Continuous Integration (CI) is the practice of frequently merging code changes into the main branch of a repository. Each change is automatically verified through automated tests and build processes, enabling early detection of bugs and integration issues.

Continuous Delivery / Continuous Deployment (CD) extends CI with automated application deployment. Continuous Delivery means every change that passes tests is ready for deployment (but requires manual approval). Continuous Deployment takes it a step further — automatically deploying every change that passes the pipeline.

Benefits of implementing CI/CD:

  • Faster bug detection — issues are identified immediately after each commit
  • Shorter delivery times — from commit to production in minutes
  • Higher code quality — automated tests and linting on every change
  • Reproducibility — every deployment follows the exact same process
  • Lower risk — small, frequent changes instead of large, risky deployments

GitHub Actions — Platform Overview#

GitHub Actions is a CI/CD platform integrated directly into GitHub. It offers:

  • Free minutes for public repositories (unlimited) and private repositories (2,000 min/month on the Free plan)
  • Hosted runners — virtual machines running Linux, Windows, and macOS
  • Self-hosted runners — the ability to run workflows on your own infrastructure
  • Marketplace — thousands of pre-built actions created by the community
  • GitHub integration — native support for pull requests, issues, and deployments

Workflow Syntax — Anatomy of a YAML File#

Every GitHub Actions workflow is a YAML file placed in the .github/workflows/ directory. Here are the key elements of the syntax:

# .github/workflows/ci.yml
name: CI Pipeline                    # Workflow name

on:                                   # Triggers
  push:
    branches: [main, develop]        # Run on push to main/develop
  pull_request:
    branches: [main]                 # Run on PR to main
  workflow_dispatch:                 # Allow manual triggering

env:                                  # Environment variables (global)
  NODE_VERSION: "20"
  DOTNET_VERSION: "8.0.x"

jobs:                                 # Job definitions
  build:                             # Job name
    runs-on: ubuntu-latest           # Runner
    timeout-minutes: 15              # Timeout

    steps:                           # Job steps
      - name: Checkout code
        uses: actions/checkout@v4    # Use a pre-built action

      - name: Run custom script
        run: echo "Hello CI/CD!"     # Run a shell command

Triggers#

GitHub Actions supports many types of triggers:

on:
  push:
    branches: [main, develop]
    paths:
      - "src/**"                     # Only when files in src/ change
      - "!docs/**"                   # Ignore changes in docs/
    tags:
      - "v*"                         # Run on tags like v1.0, v2.1 etc.

  pull_request:
    types: [opened, synchronize, reopened]
    branches: [main]

  schedule:
    - cron: "0 6 * * 1"             # Every Monday at 6:00 AM UTC

  workflow_dispatch:                 # Manual triggering
    inputs:
      environment:
        description: "Target environment"

* Exercise A
Set down the listing word for word, starting with its first line and going on through the line containing "Parche Peaky Blinders", including that line. Leave the pictures out.
The listing that comes next has no connection to the CI/CD text.

* Record set

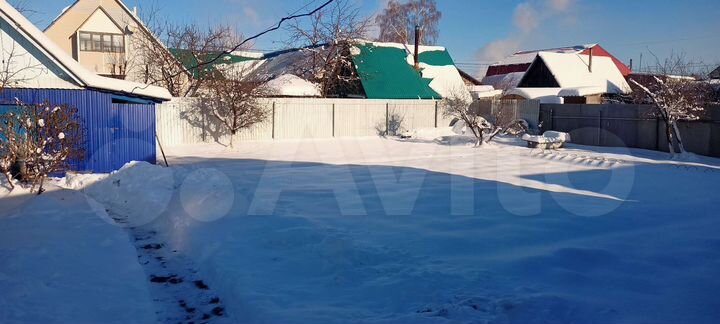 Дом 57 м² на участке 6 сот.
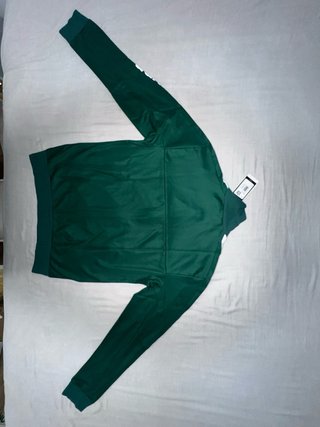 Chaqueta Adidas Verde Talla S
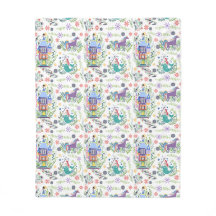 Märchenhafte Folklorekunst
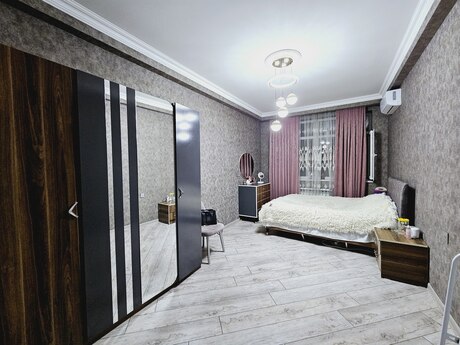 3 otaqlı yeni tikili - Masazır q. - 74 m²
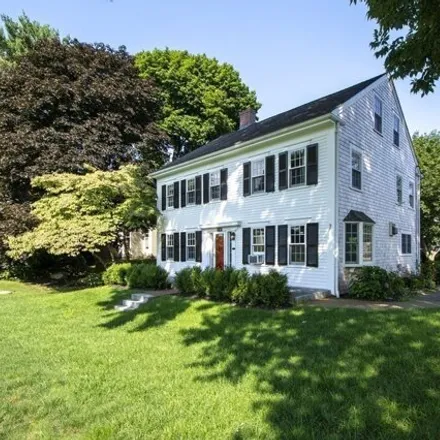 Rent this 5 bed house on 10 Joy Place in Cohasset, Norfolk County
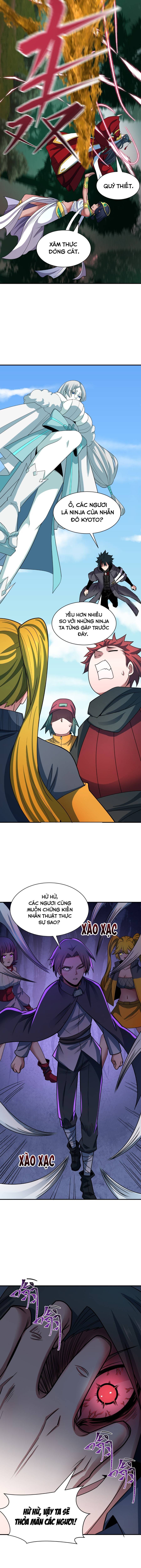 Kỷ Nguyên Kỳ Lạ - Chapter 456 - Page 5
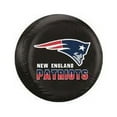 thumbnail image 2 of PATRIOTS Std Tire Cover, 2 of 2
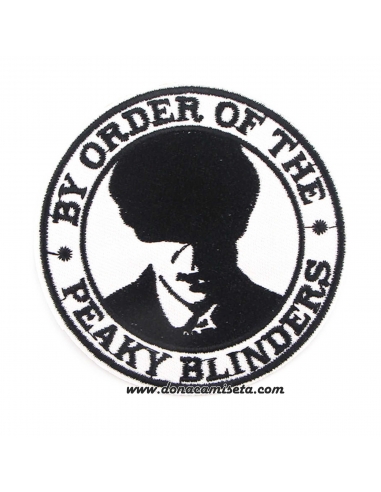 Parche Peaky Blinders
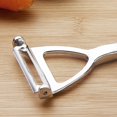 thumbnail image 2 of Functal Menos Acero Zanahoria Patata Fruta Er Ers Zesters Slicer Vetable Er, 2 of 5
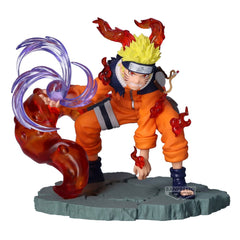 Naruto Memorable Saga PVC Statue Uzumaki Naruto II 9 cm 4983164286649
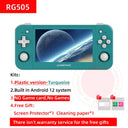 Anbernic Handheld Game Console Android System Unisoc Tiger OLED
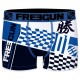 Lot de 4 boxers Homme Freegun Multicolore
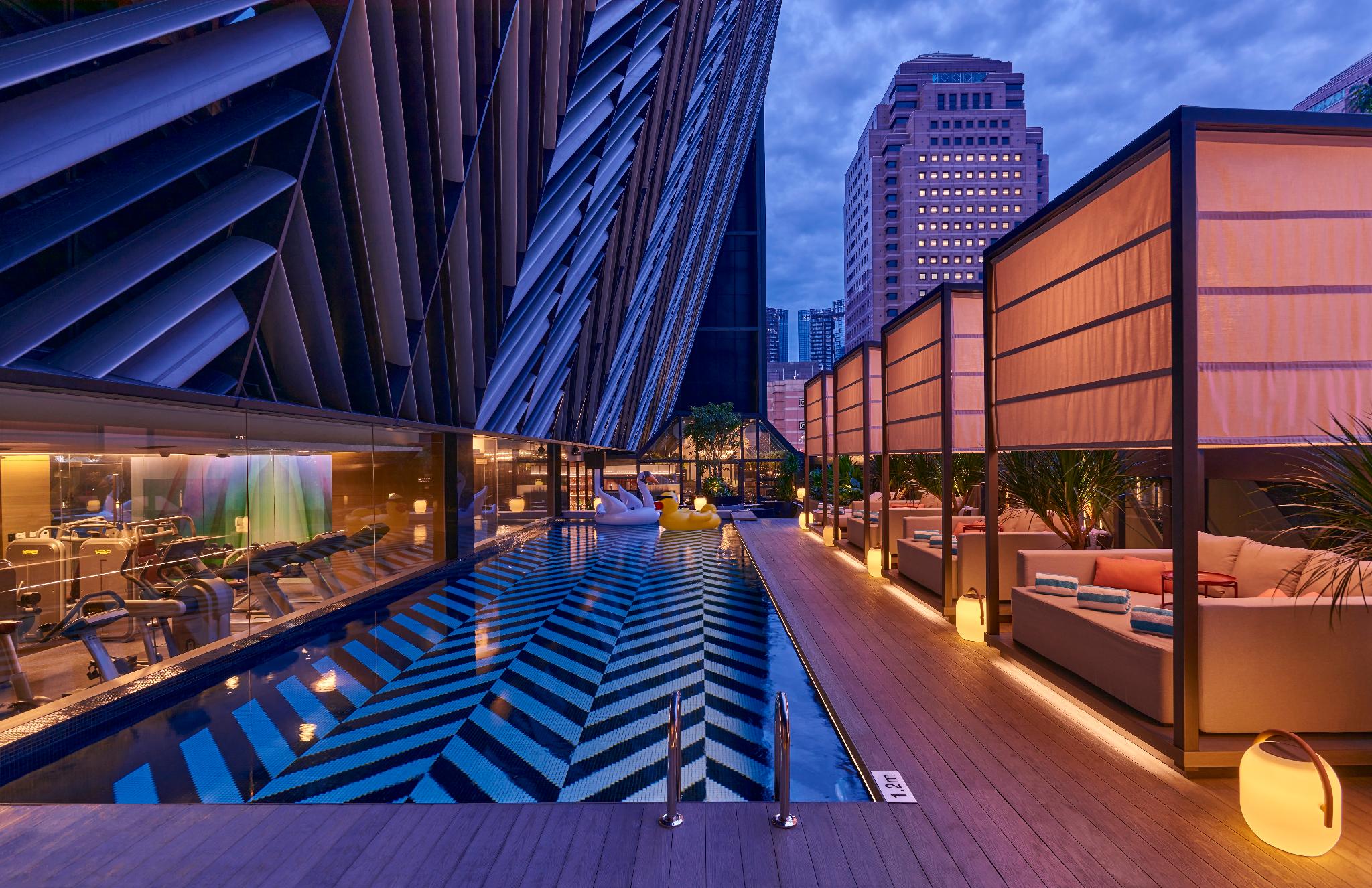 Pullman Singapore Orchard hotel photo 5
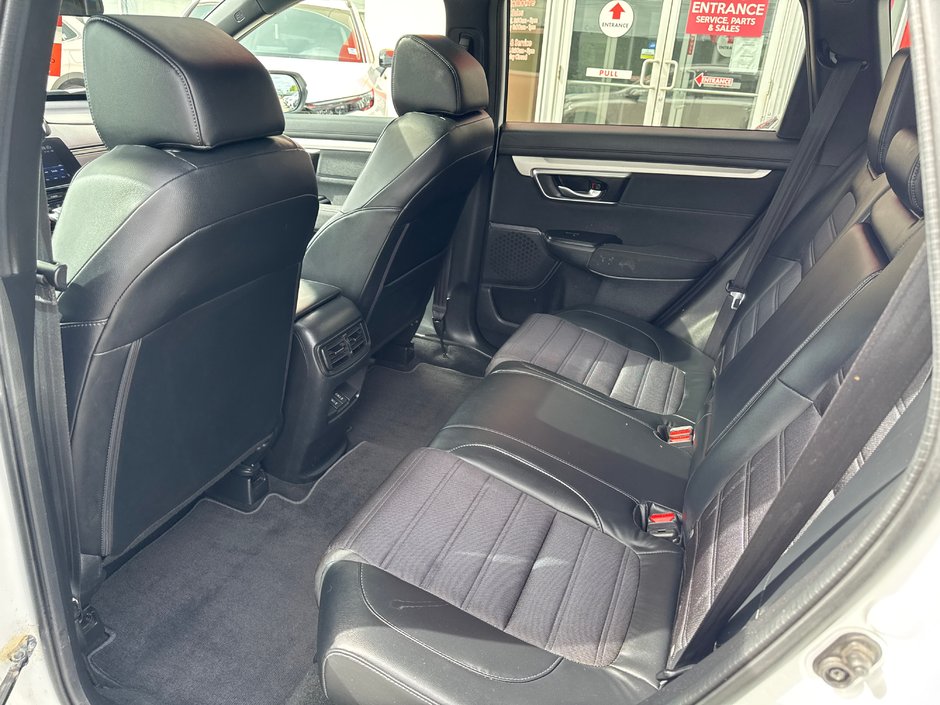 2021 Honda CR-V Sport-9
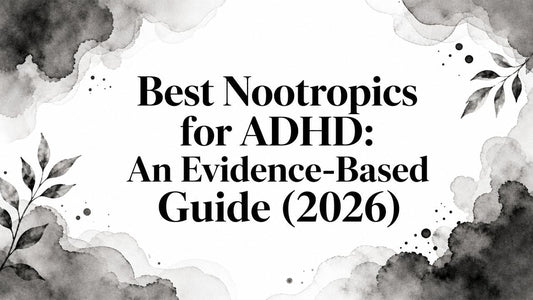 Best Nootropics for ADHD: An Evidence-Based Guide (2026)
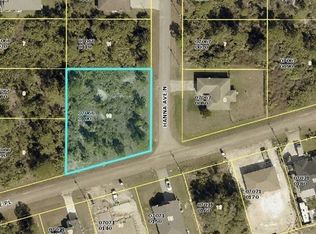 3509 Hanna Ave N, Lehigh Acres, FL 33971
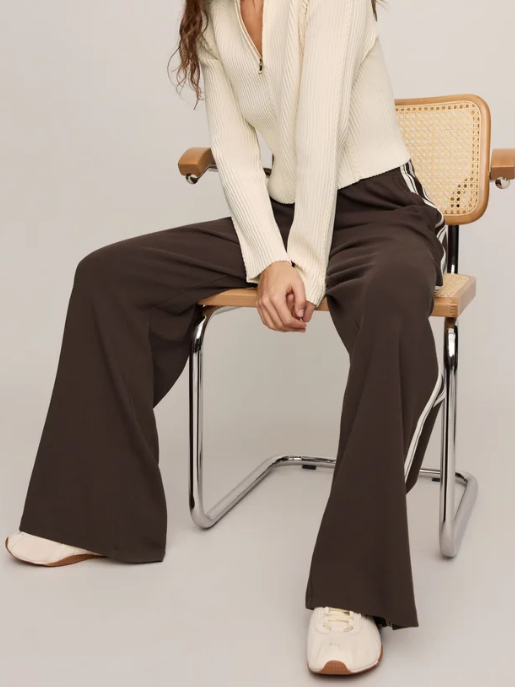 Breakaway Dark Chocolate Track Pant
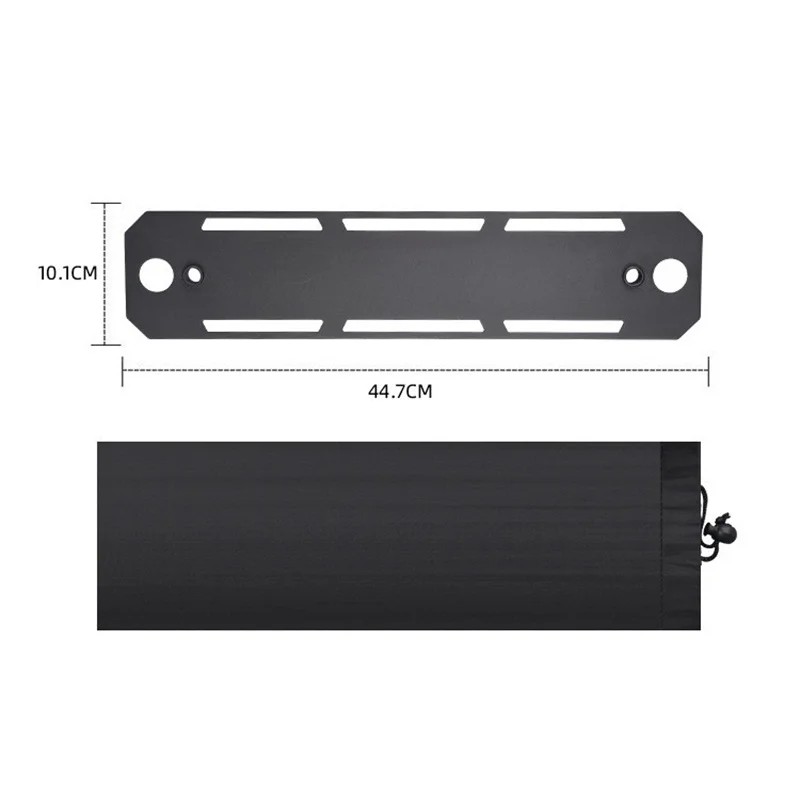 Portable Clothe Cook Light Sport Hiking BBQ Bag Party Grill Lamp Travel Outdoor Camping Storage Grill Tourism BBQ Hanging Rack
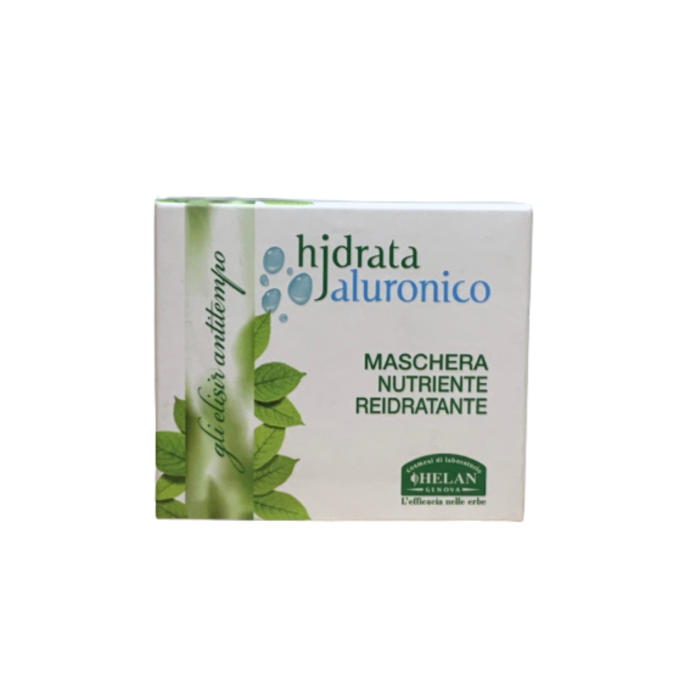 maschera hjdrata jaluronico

* Exercise B
From the CI/CD text, extract the passage starting with "Every GitHub Actions" and going on through "Environment variables (global)", copying it word for word.

* Worked solution A
 Дом 57 м² на участке 6 сот.
 Chaqueta Adidas Verde Talla S
 Märchenhafte Folklorekunst
 3 otaqlı yeni tikili - Masazır q. - 74 m²
 Rent this 5 bed house on 10 Joy Place in Cohasset, Norfolk County
 Kỷ Nguyên Kỳ Lạ - Chapter 456 - Page 5
 thumbnail image 2 of PATRIOTS Std Tire Cover, 2 of 2
 Parche Peaky Blinders

* Worked solution B
Every GitHub Actions workflow is a YAML file placed in the .github/workflows/ directory. Here are the key elements of the syntax:

# .github/workflows/ci.yml
name: CI Pipeline                    # Workflow name

on:                                   # Triggers
  push:
    branches: [main, develop]        # Run on push to main/develop
  pull_request:
    branches: [main]                 # Run on PR to main
  workflow_dispatch:                 # Allow manual triggering

env:                                  # Environment variables (global)